Disputes over a specific guideline in the city’s proposed special event policy caused council members to table the resolution for a second time.
The guideline says: “A minimum of 75 percent of businesses in the area affected by the special event street closing and parking restriction must be in agreement with having the street blocked or parking restricted. The applicant(s) for the event shall provide a list of signatures and addresses to accompany the application.”
Newton City Council debated about whether the rule requiring event holders to have at least 75 percent approval from adjacent businesses was a wise move. Council members Evelyn George and Melissa Dalton worried events like the local farmers market would be put in jeopardy with such rules.
Events secluded on private properties are largely excluded from the policy, which is designed to target activities that require street closures or restricted parking.
George said she spoke with Erin Yeager, the executive director of Newton Main Street, and the only issue that was brought up was the 75 percent approval rule, marked in council documents as guideline No. 7. George said Yeager wanted to propose an alternative: a communication plan.

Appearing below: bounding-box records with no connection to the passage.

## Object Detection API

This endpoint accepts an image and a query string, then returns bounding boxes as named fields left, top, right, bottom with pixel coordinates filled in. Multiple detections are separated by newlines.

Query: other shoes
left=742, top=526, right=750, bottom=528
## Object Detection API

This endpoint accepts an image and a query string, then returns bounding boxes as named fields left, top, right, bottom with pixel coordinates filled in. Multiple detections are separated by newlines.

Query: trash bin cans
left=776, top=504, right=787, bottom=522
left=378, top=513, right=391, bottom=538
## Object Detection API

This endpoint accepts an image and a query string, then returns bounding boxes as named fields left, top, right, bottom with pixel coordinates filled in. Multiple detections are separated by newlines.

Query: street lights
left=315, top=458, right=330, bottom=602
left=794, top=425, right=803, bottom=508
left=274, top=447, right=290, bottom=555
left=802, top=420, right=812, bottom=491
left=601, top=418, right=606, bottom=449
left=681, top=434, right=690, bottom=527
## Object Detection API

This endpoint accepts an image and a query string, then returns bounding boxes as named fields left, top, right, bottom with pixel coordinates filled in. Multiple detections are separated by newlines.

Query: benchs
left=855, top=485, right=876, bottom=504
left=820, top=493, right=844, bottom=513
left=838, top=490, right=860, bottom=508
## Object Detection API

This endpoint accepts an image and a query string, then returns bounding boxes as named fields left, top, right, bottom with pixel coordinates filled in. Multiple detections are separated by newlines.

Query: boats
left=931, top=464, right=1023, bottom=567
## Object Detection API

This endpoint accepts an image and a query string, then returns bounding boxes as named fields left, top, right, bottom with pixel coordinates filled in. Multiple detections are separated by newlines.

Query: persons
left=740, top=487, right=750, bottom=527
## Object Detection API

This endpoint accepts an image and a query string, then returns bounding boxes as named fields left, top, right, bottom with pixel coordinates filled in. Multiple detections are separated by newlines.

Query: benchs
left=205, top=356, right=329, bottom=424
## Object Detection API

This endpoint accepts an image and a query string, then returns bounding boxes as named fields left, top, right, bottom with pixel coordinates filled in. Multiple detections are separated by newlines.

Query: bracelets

Dalton said if instead of asking whether business owners agree with it, the city asked them to just acknowledge the event. George said some business owners are refusing to even give signatures. Council member Mark Hallam said it could be moved to a simple majority of 51 percent instead.
Newton Fire Chief Jarrod Wellik relayed information he received from Yeager, who asked business owners for approval of the farmers market. Wellik said she was short a few signatures the first go around. When she came back, she only had 54 percent in favor.
Yeager’s information to the fire chief also pointed out other challenges. Some business operators did not feel like they should sign since they are not the building owner. Others felt they like have to sign otherwise they feel like they’re jeopardizing an event being held on the square.
“The process is not addressing the real issue. The real issue is communicating. Part of communicating is people actually have to read what you tell them. They have to be listening. They have to be available to listen. They have to be on the email list and actually open it and read it. It’s a two-way situation,” George said.
Prior to tabling the resolution, George recommended council eliminate rule No. 7 in the guidelines. In its place, the city will have a communication plan where organizers must notify businesses of events. George then motioned to table the resolution until the next meeting.
Newton City Administrator Matt Muckler told council members the city had received complaints in the past from business owners who did not know about events taking place downtown. They told the city that organizers should at least have the decency to notify the business owners that something is taking place.
“For instance, if parking is going to be curtailed earlier and they would have an appointment ... with a client then they could reschedule or schedule around that so they’re not interrupting their regular business,” Muckler said. “I think that’s the reason we’re asking for those people to go out and do that outreach.”
Council member Vicki Wade asked about fees that would be attached to the application, but discussion surrounding it was cut short because it was not relevant to the specific item being considered for approval. When the city establishes a fee schedule, then council can freely debate the costs.
As proposed, the fees for a street closure application are:
• $25 if organizers give more than 60 days in advance to plan the event.
• $100 if organizers give between 45 and 60 days notice.
• $250 if organizers give less than 45 days notice.
Less than 30 days notice may not be able to be put together in that short of a timeframe. Applications are intended to be submitted 90 days in advance.
The policy was originally tabled at the April 18 council meeting after Iowa Speedway Director of Operations Tyler Clement raised concerns by the “vague” guidelines and worried it would hurt the racetrack’s events. Wellik said the intent is not for private property events that do not want to close streets.
Although Wellik recommended the council amend the wording to specify the exemptions, Clement was still worried about some of the policy’s language about events affecting traffic. The mayor asked the policy be tabled, which was supported unanimously by the city council.
Council members will review the policy for a third time on May 16.